In an interview that the composer/saxophonist John Zorn gave to Terry Gross on NPR on the occasion of his 60th birthday, she asked him about vacations - does he take them? wouldn't he like a week at the beach? He said something to the effect that a vacation at the beach would drive him crazy. I understand. There's a pall of boredom that settles like mist over the water or humidity over the land.

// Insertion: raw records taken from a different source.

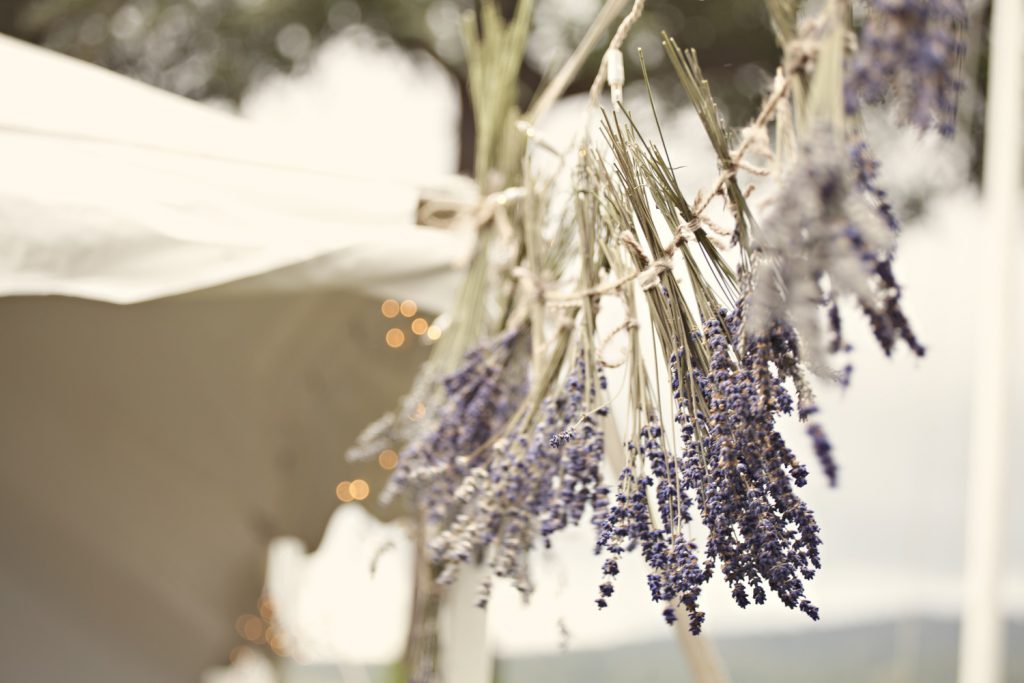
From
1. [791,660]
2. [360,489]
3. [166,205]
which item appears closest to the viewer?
[166,205]

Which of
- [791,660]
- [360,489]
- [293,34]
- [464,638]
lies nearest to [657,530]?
[464,638]

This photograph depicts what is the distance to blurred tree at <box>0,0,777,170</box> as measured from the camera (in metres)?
3.85

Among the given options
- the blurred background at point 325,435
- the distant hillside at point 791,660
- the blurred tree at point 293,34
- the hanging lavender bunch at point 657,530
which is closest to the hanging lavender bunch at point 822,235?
the hanging lavender bunch at point 657,530

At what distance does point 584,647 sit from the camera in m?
4.54

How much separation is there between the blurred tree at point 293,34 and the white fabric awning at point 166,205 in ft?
7.47

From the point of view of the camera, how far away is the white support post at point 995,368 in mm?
1601

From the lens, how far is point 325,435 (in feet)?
8.32

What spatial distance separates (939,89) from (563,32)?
3.50 metres

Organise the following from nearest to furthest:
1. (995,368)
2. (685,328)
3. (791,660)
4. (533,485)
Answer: (685,328) < (533,485) < (995,368) < (791,660)

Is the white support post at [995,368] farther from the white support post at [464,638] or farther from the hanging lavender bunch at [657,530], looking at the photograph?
the hanging lavender bunch at [657,530]

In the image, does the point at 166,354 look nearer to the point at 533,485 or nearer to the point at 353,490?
the point at 353,490

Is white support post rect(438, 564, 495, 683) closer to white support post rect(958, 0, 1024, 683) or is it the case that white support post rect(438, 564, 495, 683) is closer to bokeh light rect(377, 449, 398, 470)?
bokeh light rect(377, 449, 398, 470)

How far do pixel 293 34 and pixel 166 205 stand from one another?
2987mm

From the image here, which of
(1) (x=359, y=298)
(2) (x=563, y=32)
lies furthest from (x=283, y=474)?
(2) (x=563, y=32)
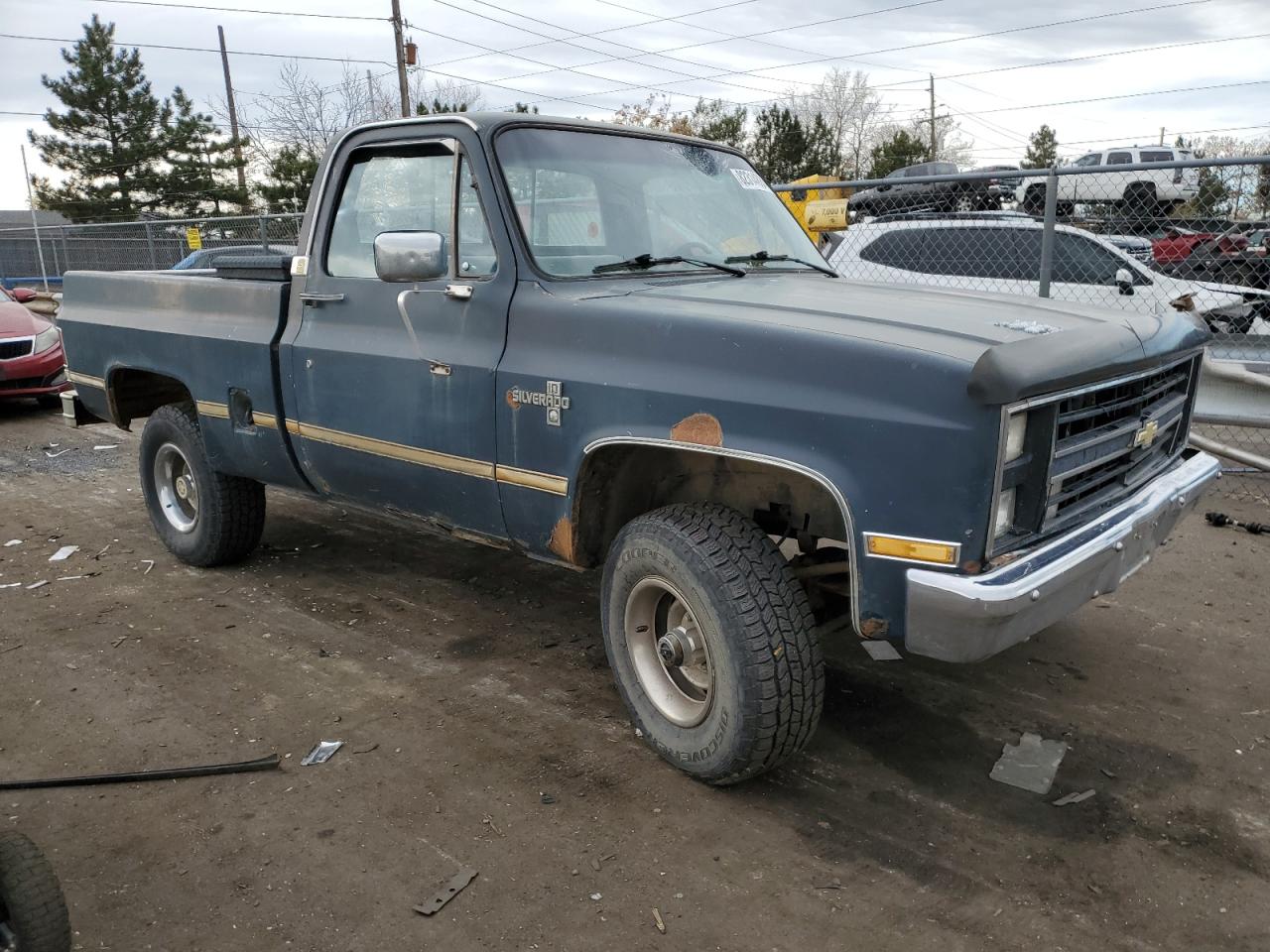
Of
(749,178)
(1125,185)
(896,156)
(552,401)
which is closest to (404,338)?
(552,401)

I'm at the beach. Yes, we go swimming in the Mediterranean once a day (when the waves aren't slamming hapless swimmers around), and I'm reading a lot - but I'm also composing. Beach culture isn't stimulating on a surface level, but perhaps it's the boredom that makes room for the ideas. Today, I finished the second pencil draft of a composition for soprano and percussion with text by the marvelous poet Albert Goldbarth. I asked him to write a text that might use imagery from Kansas. Even though I haven't lived there for 25 years, the roots of the space, sky, and land is very much with me. It's one reason I actually like the sea - it's an expanse not unlike the prairie. Open, flat-ish, and covered by a bowl of blue sky (to rip off imagery from Laura Ingalls Wilder, also a prairie-bred person). Interestingly, Goldbarth makes use of the wind in his poem, and as I set this text the wind was blowing furiously from Northern Africa for 4 days running.
Once, when passing through Kansas a few years back I met a tough, widowed woman farmer, aged 77, who disdainfully said something to the effect that no grown man should admit that he's bored. Fortunately I wasn't the topic of the conversation.
But.
Boredom is a fact of life. The beach is boring, but maybe boredom serves a purpose, freeing the brain from intensive thoughts and ideas and frees up space for idle dreams and perhaps revelations. Perhaps boredom is an occasional blessing.
As Kurt Vonnegut writes the transcript of a commencement address published in "Palm Sunday:"
As for boredom: Friedrich Wilhelm Nietzsche, a German philosopher, . . . had this to say: 'Against boredom, even the gods contend in vain.' We are supposed to be bored. It is part of life. Learn to put up with it, or you will not be what I have declared the members of this graduating class to be: mature women and men.